In [None]:
from sklearn.impute import SimpleImputer 
import numpy as np
from sklearn.preprocessing import OneHotEncoder
import pandas as pd
from sklearn.model_selection import train_test_split
from sklearn.preprocessing import OneHotEncoder
from sklearn.metrics import mean_absolute_percentage_error,r2_score
from sklearn.linear_model import *
from sklearn.preprocessing import PowerTransformer,RobustScaler,StandardScaler,MinMaxScaler
from sklearn.preprocessing import OneHotEncoder
import statsmodels.api as sm
import warnings
warnings.filterwarnings("ignore")

#loading the data
class Loading:
    '''Class to load data from a specified path using a given read method.'''
    def __init__(self, path_,read_method_):
        self.path=path_
        self.read_method=read_method_
        self.data=self.getData()
    def getData(self):
        '''Loads the data from the specified path using the read method.'''
        return self.read_method(self.path)

#filling the data
class FillNa:
    '''Class to fill or drop missing values (NaN) based on the specified strategy.'''
    def __init__(self,data,strategy):
        self.data=data
        self.strategy=strategy
        self.filledData=self.apply()

    def apply(self):
        '''Applies the filling or dropping method based on the strategy.'''
        if self.strategy == "drop":
            return self.dropNa()
        else:
            return self.fillingNullValues()
        
    def fillingNullValues(self):
        '''Fills missing numerical values using SimpleImputer.'''
        data = pd.DataFrame(self.data) 
        numerical_cols = data.select_dtypes(include=[np.number]).columns
        imputer = SimpleImputer(missing_values=np.nan, strategy=self.strategy)
        data[numerical_cols] = imputer.fit_transform(data[numerical_cols])
        return data

    def dropNa(self):
        '''Drops rows containing missing values.'''
        return self.data.dropna()

#onehotencoding the data
class OneHotEncoding:
    '''Class to apply OneHotEncoding on categorical columns of the data.'''
    def __init__(self,data,categoricalColumns):
        self.data=data
        self.categoricalColumns=categoricalColumns
        self.oneHotEncodedData=self.oneHotEncoding()

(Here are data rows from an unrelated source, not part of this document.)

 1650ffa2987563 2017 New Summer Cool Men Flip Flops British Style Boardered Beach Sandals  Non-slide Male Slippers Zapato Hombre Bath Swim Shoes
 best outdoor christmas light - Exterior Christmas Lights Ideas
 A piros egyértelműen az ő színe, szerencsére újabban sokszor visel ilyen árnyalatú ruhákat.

    def oneHotEncoding(self):
        '''Performs OneHotEncoding on the specified categorical columns.'''
        ohe=OneHotEncoder(handle_unknown='ignore',sparse_output=False).set_output(transform='pandas')
        ohetransform=ohe.fit_transform(self.data[self.categoricalColumns]).astype(int)
        data= pd.concat([self.data,ohetransform],axis=1).drop(columns=self.categoricalColumns)    
        return pd.DataFrame(data)

#finding outliers
class Outlier:
    '''Class to detect and remove outliers using specified method (IQR).'''
    def __init__(self,oneHotEncodedData,method):
        self.oneHotEncodedData=oneHotEncodedData
        self.method=method
        if(method_outlier_=="iqr"):
            self.cleanedData=self.iqrOutlierDetectionAndRemoval()

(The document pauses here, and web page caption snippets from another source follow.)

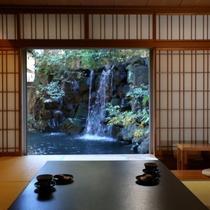 ◇標準客室・10畳。中庭と池をご覧いただけます。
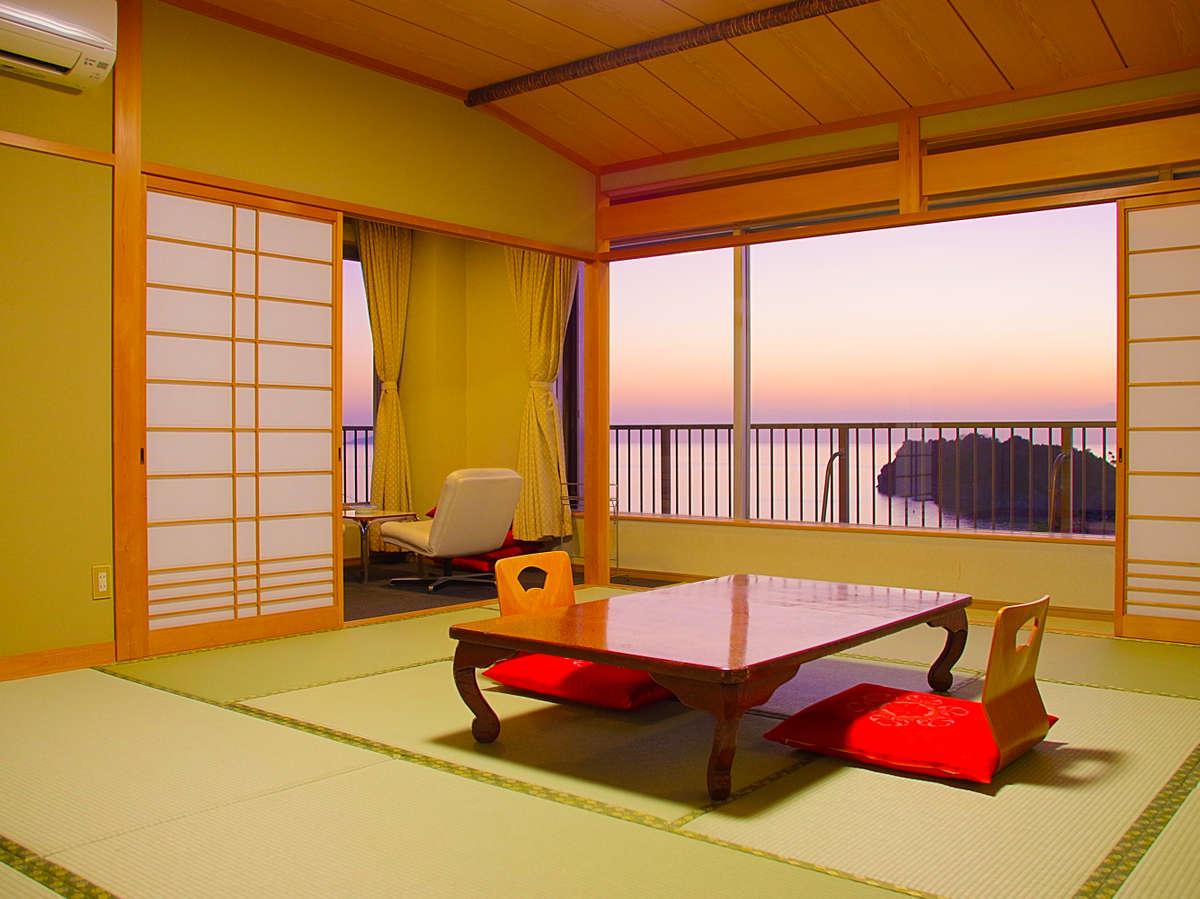 窓を大きく取った角部屋。紀伊水道の海景色と雑賀崎灯台の景色をお楽しみ頂けます。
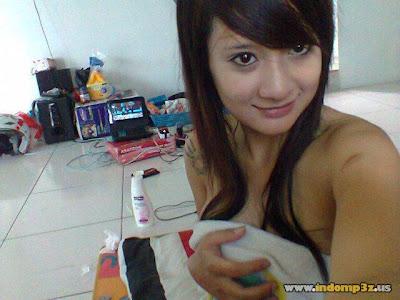 blogcopasdoank.blogspot.com - Foto ABG Mulus Narsis Pamer Body Mulus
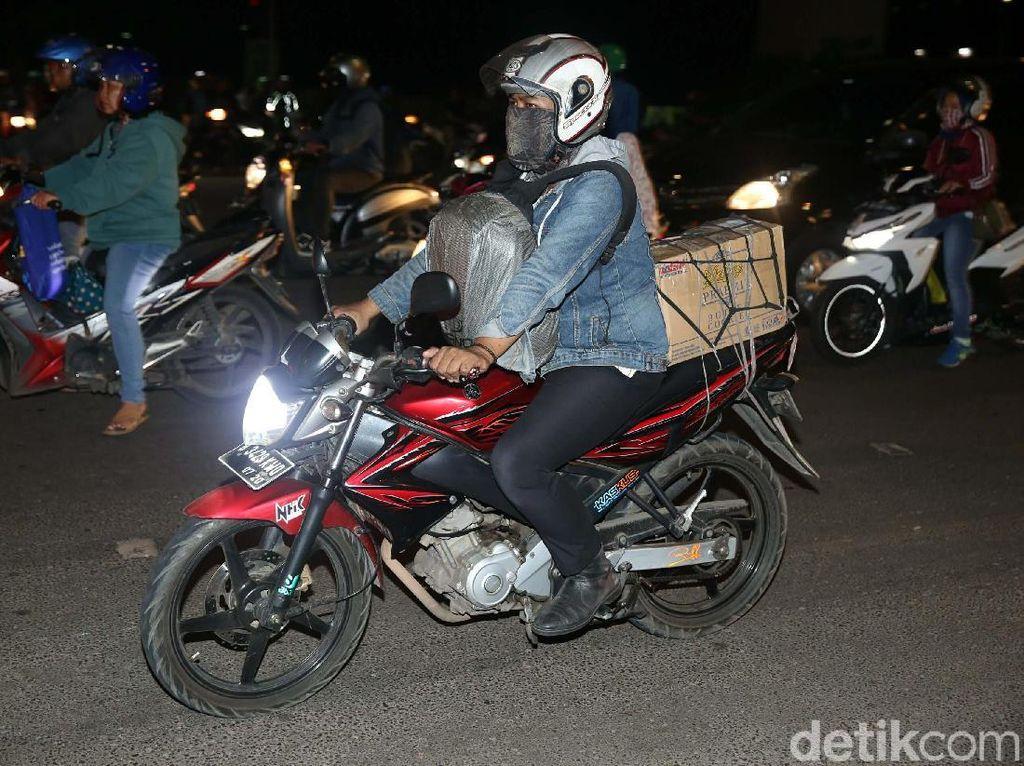 Kepala Seksi Sudin Perhubungan Jakarta Timur Andreas Eman memprediksi arus mudik bagi pengendara motor yang akan melintasi Jalan Raya Kalimalang menuju Bekasi terjadi pada H-6, atau Sabtu (9/6/2018).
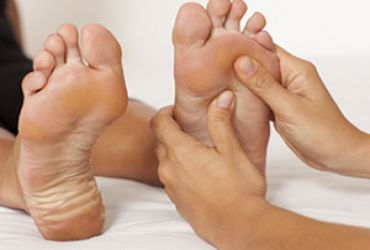 68% off 1hr Foot-Reflexology Sessions at Royal Canadian College of Massage Therapy #Toronto #HappyFeet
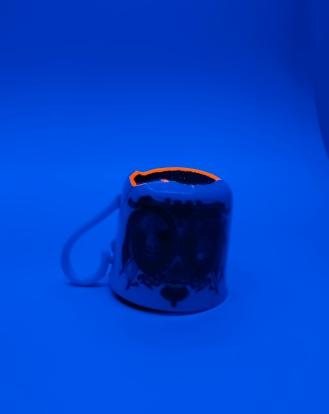 TASSE À RÊVE Céramique, acrylique vinylique fluorescente, paillettes doré. (L 7,5 x l 11 x h 8 cm).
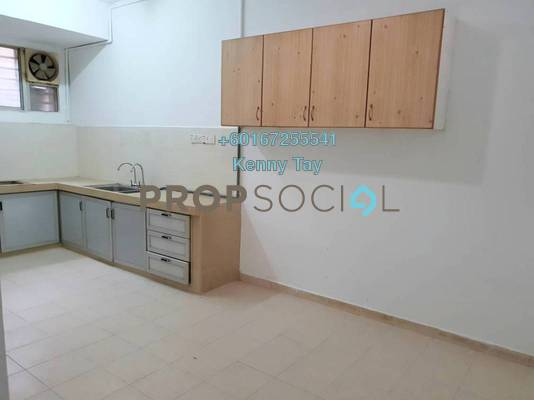 Townhouse For Sale in Taman Bukit Desa, Kepong Freehold Semi Furnished 3R/2B 430k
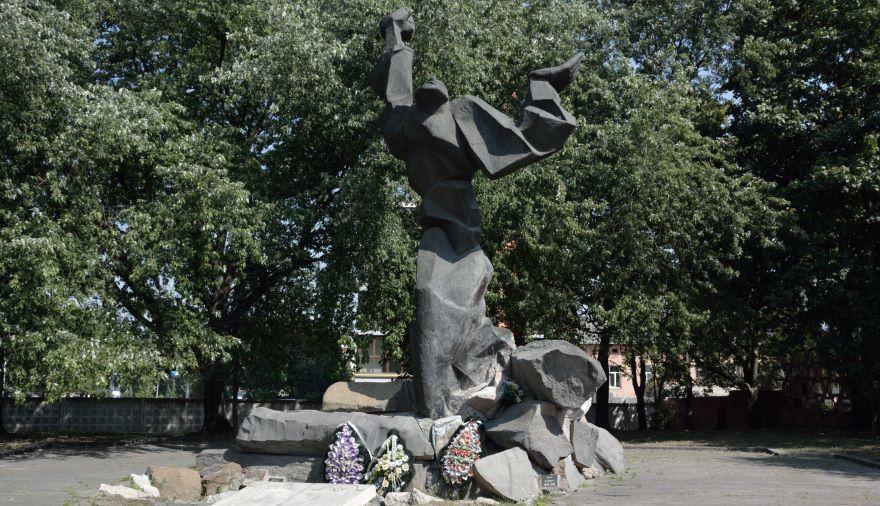 Monumento de la comunidad judía en recuerdo a los más de 136.000 judíos que pasaron por el gueto de Lviv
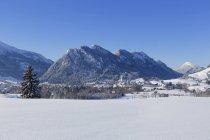 Village de Pfronten, Ostallgu, pralpines, Souabe, Bavière, Allemagne — Photo de stock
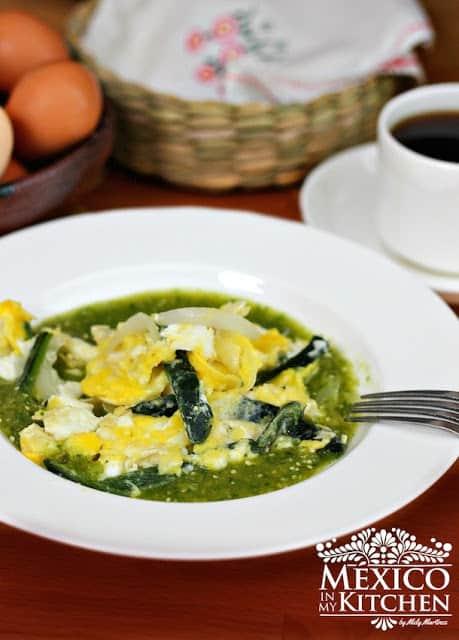 Huevos revueltos con chile poblano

    def iqrOutlierDetectionAndRemoval(self):
        '''Removes outliers using IQR method.'''
        data=pd.DataFrame(self.oneHotEncodedData)
        dffeatureNames=data.columns
        cleaned_df = data.copy()
        for col in dffeatureNames:
                Q1 = cleaned_df[col].quantile(0.25)
                Q3 = cleaned_df[col].quantile(0.75)
                IQR = Q3 - Q1        
                lower_bound = Q1 - 1.5 * IQR
                upper_bound = Q3 + 1.5 * IQR
                cleaned_df = cleaned_df[(cleaned_df[col] >= lower_bound) & (cleaned_df[col] <= upper_bound)]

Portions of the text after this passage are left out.